In a "highly compartmentalized" operation, Al-Qaeda had pursued parallel tracks to try to secure the destructive weapons, building a biological lab and separately acquiring strains of anthrax bacteria before the attacks of September 11, 2001, the report said.

The anthrax was apparently never successfully placed in a weapon and scientists working at a lab in Afghanistan had to flee when US-led forces invaded after the 9/11 attacks, it said.

In 2003, US officials feared that Al-Qaeda was on the verge of obtaining atomic weapons after intercepting a message from a Saudi operative referring to plans to secure Russian nuclear devices.

The sensitive intelligence was passed on to Riyadh and the Saudi government then arrested Al-Qaeda suspects in a major crackdown.

But US officials were never sure if the nuclear plot was disrupted or merely pushed underground.

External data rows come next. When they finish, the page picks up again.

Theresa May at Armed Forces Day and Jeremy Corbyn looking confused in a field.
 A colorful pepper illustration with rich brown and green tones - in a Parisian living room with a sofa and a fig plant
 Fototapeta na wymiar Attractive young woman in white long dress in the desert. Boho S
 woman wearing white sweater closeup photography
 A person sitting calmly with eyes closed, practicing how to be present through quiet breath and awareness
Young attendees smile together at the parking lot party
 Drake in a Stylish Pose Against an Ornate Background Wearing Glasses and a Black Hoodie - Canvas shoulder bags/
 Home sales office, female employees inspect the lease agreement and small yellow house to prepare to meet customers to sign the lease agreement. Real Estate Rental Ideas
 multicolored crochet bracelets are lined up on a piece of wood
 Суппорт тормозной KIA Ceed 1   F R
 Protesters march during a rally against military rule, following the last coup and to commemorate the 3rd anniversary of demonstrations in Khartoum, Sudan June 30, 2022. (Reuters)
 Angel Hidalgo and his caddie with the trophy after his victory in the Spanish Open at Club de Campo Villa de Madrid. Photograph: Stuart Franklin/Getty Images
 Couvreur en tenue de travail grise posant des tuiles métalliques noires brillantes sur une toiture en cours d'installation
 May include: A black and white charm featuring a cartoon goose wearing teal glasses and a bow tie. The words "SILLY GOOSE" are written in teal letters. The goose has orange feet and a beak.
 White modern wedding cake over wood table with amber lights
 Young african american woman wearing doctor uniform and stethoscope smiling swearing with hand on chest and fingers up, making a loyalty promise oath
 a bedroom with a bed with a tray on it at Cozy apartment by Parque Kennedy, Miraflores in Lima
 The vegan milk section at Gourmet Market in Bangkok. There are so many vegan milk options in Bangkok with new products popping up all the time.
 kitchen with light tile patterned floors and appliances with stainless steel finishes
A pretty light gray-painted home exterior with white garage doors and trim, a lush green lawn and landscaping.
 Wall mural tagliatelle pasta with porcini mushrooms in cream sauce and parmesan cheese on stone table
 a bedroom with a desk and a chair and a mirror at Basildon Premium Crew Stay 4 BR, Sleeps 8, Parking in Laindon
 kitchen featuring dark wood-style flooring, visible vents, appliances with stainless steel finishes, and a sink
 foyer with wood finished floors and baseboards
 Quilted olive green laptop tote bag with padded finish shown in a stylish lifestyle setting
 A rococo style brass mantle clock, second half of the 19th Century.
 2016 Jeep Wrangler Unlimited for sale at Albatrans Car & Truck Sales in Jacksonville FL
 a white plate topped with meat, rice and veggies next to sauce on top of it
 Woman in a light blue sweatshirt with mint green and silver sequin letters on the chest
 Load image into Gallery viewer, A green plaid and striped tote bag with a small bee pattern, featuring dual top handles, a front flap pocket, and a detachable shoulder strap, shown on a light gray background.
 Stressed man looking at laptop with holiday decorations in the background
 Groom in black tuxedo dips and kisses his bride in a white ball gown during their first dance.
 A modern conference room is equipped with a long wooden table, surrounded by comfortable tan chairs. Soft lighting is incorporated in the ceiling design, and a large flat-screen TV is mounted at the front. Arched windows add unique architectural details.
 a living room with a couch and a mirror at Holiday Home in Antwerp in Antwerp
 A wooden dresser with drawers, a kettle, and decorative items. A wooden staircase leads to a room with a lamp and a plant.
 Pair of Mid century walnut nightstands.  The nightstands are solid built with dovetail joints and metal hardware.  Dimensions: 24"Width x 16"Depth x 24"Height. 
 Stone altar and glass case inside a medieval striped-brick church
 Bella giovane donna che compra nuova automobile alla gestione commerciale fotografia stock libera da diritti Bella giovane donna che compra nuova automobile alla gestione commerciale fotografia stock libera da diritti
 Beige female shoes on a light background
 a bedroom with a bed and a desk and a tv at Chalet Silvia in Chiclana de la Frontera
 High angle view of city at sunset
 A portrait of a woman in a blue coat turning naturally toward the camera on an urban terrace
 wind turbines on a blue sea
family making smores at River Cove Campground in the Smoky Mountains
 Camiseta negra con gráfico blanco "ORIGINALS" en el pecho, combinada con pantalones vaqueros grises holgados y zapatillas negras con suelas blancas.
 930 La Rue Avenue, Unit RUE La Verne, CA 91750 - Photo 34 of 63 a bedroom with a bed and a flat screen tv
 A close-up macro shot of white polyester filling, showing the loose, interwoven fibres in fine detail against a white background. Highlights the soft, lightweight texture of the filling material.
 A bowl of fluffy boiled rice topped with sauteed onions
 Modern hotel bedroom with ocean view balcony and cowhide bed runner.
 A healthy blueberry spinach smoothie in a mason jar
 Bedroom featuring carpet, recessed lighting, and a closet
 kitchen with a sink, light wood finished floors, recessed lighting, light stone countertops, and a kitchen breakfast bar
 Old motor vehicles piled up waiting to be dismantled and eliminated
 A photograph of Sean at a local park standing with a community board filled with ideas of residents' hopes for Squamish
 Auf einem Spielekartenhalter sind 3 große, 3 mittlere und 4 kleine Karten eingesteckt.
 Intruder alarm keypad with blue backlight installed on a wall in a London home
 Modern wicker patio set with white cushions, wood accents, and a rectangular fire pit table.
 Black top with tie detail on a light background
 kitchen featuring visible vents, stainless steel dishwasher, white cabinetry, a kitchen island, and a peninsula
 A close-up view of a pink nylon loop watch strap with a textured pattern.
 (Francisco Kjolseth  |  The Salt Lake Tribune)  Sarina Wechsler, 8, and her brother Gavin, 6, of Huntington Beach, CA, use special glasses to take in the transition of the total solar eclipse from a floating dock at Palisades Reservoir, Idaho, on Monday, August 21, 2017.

The former CIA officer also said Al-Qaeda's second-in-command, Ayman al-Zawahiri, in 2003 had called off plans for a chemical attack on New York's subways "for something better," a cryptic remark that remains a mystery.

The bipartisan commission on the WMD threat, created by Congress, had said in its initial report in December 2008 that it was "more likely than not" that a terror attack using weapons of mass destruction would be carried out somewhere in the world by the end of 2013.